--- Tekstfragment ---
Maar, volgens mij beleeft dit denkkader zijn nadagen. Ik zie scheuren in het oppervlak. Voorbeelden? Toenemende polarisatie in de politiek in combinatie met meer demonstraties, klimaatverandering als bewijs van een totaal faillissement, de groei van gewapende conflicten wereldwijd, de financiële crisis van 2008, de groeiende kloof tussen arm en rijk, het besef dat de beschaving nog steeds flagrante misstanden toelaat, de herwaardering van het koloniale verleden en hoe inheemse volkeren zijn gedevalueerd, de internet-verandering van een gemeenschappelijke speelplaats naar een ruimte die gedomineerd wordt door een handvol grote bedrijven, enzovoort.

De betovering bestond uit de droom dat een combinatie van kapitalisme en democratie, met een vleugje neoliberalisme, vanzelf zou leiden tot persoonlijke vrijheid en welvaart voor de hele mensheid. En ja, dat deed het deels ook – en zal het wellicht ook blijven doen – maar tegelijk heeft het niet zo goed uitgepakt als gehoopt, en zeker niet voor iedereen. Het systeem is uit balans geraakt en het lijkt een kwestie van tijd voordat het kantelt naar iets nieuws. Het is niet zo dat alle kapitalisme overboord moet, maar een herordening is wel nodig.

--- Rijen ---
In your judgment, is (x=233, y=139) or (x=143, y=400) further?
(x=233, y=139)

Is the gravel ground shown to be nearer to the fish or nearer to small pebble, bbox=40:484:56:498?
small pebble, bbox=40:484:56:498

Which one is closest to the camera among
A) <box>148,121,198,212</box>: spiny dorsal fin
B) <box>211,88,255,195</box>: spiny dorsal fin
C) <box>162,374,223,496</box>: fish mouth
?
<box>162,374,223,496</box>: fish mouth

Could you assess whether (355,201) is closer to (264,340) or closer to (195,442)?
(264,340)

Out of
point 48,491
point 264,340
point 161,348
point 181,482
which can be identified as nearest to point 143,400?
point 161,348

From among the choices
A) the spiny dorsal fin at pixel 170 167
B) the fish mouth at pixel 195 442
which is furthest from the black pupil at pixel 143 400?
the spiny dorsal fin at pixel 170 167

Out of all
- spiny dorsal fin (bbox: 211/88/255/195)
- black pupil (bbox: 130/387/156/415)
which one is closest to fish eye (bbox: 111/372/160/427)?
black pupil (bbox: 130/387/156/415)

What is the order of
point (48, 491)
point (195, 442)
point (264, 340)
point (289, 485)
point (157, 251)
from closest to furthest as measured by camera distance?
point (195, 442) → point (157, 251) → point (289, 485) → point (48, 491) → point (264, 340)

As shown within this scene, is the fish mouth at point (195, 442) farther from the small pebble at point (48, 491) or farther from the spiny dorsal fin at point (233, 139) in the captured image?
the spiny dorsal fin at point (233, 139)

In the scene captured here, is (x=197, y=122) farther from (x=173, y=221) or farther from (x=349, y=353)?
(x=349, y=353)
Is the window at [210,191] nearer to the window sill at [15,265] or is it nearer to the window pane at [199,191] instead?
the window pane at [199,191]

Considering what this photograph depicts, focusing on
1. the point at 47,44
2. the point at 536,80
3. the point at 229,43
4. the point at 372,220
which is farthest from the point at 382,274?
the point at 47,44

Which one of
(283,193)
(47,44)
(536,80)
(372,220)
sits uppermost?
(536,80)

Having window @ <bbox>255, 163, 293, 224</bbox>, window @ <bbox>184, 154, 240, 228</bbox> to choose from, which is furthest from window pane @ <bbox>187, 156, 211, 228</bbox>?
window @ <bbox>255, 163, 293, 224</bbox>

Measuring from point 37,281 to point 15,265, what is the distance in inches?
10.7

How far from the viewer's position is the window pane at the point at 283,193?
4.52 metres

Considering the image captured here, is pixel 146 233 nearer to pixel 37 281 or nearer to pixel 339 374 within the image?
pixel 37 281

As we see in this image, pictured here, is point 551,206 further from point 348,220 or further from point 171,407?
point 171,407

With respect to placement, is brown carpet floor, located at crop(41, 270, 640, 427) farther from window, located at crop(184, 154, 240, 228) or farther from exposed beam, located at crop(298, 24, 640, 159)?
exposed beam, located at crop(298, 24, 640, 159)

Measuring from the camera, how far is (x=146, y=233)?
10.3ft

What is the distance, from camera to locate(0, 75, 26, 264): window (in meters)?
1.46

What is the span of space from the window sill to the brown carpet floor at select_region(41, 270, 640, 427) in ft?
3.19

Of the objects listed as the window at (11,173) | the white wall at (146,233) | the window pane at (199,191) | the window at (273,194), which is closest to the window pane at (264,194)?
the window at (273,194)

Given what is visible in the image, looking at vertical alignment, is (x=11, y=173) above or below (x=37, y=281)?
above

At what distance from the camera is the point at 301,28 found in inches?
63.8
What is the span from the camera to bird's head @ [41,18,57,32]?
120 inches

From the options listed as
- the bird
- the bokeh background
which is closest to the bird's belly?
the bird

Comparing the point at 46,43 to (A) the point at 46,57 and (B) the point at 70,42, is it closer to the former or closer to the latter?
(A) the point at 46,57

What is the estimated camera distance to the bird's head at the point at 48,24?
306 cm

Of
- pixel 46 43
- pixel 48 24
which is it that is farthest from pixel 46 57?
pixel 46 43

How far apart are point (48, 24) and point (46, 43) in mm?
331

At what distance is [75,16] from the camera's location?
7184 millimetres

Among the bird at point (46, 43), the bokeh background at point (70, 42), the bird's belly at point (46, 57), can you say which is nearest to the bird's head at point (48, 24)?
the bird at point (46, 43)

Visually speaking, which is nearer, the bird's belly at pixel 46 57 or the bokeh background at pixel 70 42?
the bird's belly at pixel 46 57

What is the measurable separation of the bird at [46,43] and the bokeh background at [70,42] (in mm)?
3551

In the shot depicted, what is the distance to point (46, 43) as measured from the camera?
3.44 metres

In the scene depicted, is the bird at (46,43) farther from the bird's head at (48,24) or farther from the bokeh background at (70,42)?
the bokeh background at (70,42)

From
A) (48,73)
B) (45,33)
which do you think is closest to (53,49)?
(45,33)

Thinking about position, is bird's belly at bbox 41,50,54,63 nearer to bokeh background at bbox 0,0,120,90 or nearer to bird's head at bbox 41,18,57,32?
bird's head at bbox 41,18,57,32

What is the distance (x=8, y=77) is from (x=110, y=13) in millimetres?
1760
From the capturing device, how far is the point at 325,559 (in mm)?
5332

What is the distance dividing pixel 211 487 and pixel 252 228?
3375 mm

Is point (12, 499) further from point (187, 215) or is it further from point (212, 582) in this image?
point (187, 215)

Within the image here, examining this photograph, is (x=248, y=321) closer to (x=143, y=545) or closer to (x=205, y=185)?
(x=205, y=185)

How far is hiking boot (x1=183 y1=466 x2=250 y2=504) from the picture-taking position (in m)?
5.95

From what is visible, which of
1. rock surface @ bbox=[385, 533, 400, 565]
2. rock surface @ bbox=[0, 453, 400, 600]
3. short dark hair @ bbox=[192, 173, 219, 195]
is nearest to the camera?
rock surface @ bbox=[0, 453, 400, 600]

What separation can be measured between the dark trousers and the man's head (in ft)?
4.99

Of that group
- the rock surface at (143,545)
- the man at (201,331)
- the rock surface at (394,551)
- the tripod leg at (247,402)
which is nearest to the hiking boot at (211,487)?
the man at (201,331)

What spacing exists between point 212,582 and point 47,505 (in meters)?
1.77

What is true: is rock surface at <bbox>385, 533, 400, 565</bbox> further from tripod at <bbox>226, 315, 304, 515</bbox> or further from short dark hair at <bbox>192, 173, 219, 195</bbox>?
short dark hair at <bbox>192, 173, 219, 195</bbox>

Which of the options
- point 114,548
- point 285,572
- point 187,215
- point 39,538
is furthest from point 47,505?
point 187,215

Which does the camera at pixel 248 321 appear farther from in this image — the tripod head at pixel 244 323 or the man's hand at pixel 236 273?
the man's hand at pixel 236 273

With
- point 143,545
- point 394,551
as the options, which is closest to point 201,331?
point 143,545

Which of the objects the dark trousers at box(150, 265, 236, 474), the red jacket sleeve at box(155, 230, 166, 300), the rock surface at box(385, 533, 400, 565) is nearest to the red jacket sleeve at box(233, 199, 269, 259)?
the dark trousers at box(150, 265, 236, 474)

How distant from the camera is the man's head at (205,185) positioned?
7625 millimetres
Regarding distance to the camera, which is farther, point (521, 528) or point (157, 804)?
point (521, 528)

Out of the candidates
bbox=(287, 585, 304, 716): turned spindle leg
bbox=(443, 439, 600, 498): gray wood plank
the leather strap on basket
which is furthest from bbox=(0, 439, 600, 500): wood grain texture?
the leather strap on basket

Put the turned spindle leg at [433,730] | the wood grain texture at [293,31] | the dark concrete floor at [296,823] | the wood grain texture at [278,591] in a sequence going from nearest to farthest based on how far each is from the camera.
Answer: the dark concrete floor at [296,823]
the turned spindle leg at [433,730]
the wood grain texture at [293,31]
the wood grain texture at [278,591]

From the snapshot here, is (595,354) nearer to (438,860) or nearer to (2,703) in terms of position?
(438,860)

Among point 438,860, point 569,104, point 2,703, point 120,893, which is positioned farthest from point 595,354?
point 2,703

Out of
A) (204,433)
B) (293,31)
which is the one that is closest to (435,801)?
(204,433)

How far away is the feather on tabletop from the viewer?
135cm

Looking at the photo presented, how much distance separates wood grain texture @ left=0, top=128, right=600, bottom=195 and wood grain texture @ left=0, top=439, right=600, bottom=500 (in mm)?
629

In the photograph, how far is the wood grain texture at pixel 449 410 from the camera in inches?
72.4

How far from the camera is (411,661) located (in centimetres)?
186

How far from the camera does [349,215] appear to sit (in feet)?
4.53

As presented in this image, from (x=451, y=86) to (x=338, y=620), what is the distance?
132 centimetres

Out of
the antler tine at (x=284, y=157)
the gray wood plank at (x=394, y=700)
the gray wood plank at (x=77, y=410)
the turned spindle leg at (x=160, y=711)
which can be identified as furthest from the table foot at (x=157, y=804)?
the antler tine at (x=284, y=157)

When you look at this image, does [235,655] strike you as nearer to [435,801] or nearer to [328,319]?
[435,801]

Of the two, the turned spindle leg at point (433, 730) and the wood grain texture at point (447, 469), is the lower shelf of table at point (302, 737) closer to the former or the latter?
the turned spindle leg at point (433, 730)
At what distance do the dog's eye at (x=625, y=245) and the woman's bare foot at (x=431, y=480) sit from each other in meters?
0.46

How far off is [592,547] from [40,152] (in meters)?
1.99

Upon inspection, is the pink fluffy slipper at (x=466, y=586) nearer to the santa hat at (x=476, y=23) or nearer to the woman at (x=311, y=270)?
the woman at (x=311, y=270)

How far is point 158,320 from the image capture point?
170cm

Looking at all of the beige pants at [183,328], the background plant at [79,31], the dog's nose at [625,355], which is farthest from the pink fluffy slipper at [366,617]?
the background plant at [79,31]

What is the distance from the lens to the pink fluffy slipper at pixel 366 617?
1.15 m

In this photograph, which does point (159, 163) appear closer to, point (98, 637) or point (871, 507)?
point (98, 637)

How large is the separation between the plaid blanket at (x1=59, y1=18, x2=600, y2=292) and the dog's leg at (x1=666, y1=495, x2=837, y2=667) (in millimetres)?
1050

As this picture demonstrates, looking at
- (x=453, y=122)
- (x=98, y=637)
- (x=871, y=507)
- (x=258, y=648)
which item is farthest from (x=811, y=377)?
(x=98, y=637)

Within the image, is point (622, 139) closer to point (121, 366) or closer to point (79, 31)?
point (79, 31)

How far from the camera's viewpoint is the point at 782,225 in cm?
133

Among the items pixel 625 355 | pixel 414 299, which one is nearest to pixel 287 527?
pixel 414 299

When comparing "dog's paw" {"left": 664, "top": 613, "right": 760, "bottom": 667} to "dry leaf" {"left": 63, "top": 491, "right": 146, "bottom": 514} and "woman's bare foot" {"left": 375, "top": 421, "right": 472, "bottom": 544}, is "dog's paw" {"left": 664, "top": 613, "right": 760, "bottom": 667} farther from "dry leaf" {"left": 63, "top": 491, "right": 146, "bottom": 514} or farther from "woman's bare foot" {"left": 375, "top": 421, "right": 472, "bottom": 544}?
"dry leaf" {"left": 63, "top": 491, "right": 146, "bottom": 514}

--- Opdracht 1 ---
Kun je het stuk uit het tekstfragment tussen "Maar, volgens mij" en "grote bedrijven, enzovoort.", beide inbegrepen, woordelijk neerschrijven?
--- Opdracht 2 ---
Uit welke onderdelen bestond volgens het tekstfragment de combinatie waarvan de betovering droomde? Noem ze allemaal.

--- Juist antwoord 1 ---
Maar, volgens mij beleeft dit denkkader zijn nadagen. Ik zie scheuren in het oppervlak. Voorbeelden? Toenemende polarisatie in de politiek in combinatie met meer demonstraties, klimaatverandering als bewijs van een totaal faillissement, de groei van gewapende conflicten wereldwijd, de financiële crisis van 2008, de groeiende kloof tussen arm en rijk, het besef dat de beschaving nog steeds flagrante misstanden toelaat, de herwaardering van het koloniale verleden en hoe inheemse volkeren zijn gedevalueerd, de internet-verandering van een gemeenschappelijke speelplaats naar een ruimte die gedomineerd wordt door een handvol grote bedrijven, enzovoort.

--- Juist antwoord 2 ---
- kapitalisme
- democratie
- een vleugje neoliberalisme